● **WHAT TO PRODUCE**
Copy every record below exactly as written, but leave out the pictures.

● **DATA FOR THIS EXERCISE**
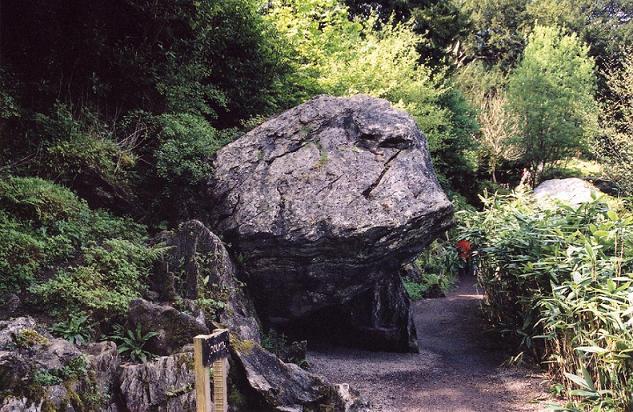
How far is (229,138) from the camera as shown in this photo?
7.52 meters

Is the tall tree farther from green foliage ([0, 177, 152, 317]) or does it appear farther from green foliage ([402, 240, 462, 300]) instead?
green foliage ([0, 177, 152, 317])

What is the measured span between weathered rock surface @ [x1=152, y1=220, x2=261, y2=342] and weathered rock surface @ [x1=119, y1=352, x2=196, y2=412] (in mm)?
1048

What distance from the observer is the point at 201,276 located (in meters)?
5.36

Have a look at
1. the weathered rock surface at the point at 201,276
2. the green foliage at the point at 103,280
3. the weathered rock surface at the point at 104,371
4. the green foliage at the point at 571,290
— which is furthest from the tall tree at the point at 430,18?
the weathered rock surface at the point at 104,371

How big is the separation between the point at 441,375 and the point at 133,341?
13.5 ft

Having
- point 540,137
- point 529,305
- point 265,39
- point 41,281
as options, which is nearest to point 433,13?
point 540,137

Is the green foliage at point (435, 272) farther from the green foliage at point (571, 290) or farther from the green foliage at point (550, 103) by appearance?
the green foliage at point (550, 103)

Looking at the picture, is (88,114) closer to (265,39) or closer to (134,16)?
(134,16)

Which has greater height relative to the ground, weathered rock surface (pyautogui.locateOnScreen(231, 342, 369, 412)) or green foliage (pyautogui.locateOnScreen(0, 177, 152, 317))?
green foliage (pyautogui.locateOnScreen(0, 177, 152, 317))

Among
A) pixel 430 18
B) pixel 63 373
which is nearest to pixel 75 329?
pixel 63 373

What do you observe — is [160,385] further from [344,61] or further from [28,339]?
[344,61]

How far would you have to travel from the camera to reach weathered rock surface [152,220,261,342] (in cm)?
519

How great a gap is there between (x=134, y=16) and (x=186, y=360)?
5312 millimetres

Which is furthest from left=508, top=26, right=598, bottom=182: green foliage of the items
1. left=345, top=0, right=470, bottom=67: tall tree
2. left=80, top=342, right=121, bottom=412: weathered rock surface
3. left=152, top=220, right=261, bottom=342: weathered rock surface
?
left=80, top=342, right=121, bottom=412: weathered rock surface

● **WRITTEN REPLY**
How far is (229,138) from the camera as shown in this photo?
7.52 meters

Is the tall tree farther from green foliage ([0, 177, 152, 317]) or does it appear farther from green foliage ([402, 240, 462, 300]) instead?
green foliage ([0, 177, 152, 317])

What is the measured span between weathered rock surface @ [x1=152, y1=220, x2=261, y2=342] and weathered rock surface @ [x1=119, y1=352, x2=196, y2=412] (in mm)?
1048

What distance from the observer is the point at 201,276 located (in meters)?
5.36

Have a look at
1. the weathered rock surface at the point at 201,276
2. the green foliage at the point at 103,280
3. the weathered rock surface at the point at 104,371
4. the green foliage at the point at 571,290
— which is furthest from the tall tree at the point at 430,18?
the weathered rock surface at the point at 104,371

How big is the separation between the point at 441,375 and the point at 133,341?
13.5 ft

Having
- point 540,137
- point 529,305
- point 265,39
- point 41,281
as options, which is nearest to point 433,13?
point 540,137

Is the green foliage at point (435, 272) farther from the green foliage at point (571, 290) or farther from the green foliage at point (550, 103) by appearance?
the green foliage at point (550, 103)

Looking at the picture, is (88,114) closer to (265,39) or closer to (134,16)?
(134,16)

Which has greater height relative to the ground, weathered rock surface (pyautogui.locateOnScreen(231, 342, 369, 412)) or green foliage (pyautogui.locateOnScreen(0, 177, 152, 317))?
green foliage (pyautogui.locateOnScreen(0, 177, 152, 317))

Among
A) pixel 430 18
B) pixel 63 373
which is nearest to pixel 75 329?
pixel 63 373

What do you observe — is [160,385] further from [344,61] or further from [28,339]?
[344,61]

How far would you have to travel from the camera to reach weathered rock surface [152,220,261,342] (in cm)?
519

How great a gap is there between (x=134, y=16) and (x=186, y=360)?
5312 millimetres

Which is furthest from left=508, top=26, right=598, bottom=182: green foliage of the items
1. left=345, top=0, right=470, bottom=67: tall tree
2. left=80, top=342, right=121, bottom=412: weathered rock surface
3. left=152, top=220, right=261, bottom=342: weathered rock surface
?
left=80, top=342, right=121, bottom=412: weathered rock surface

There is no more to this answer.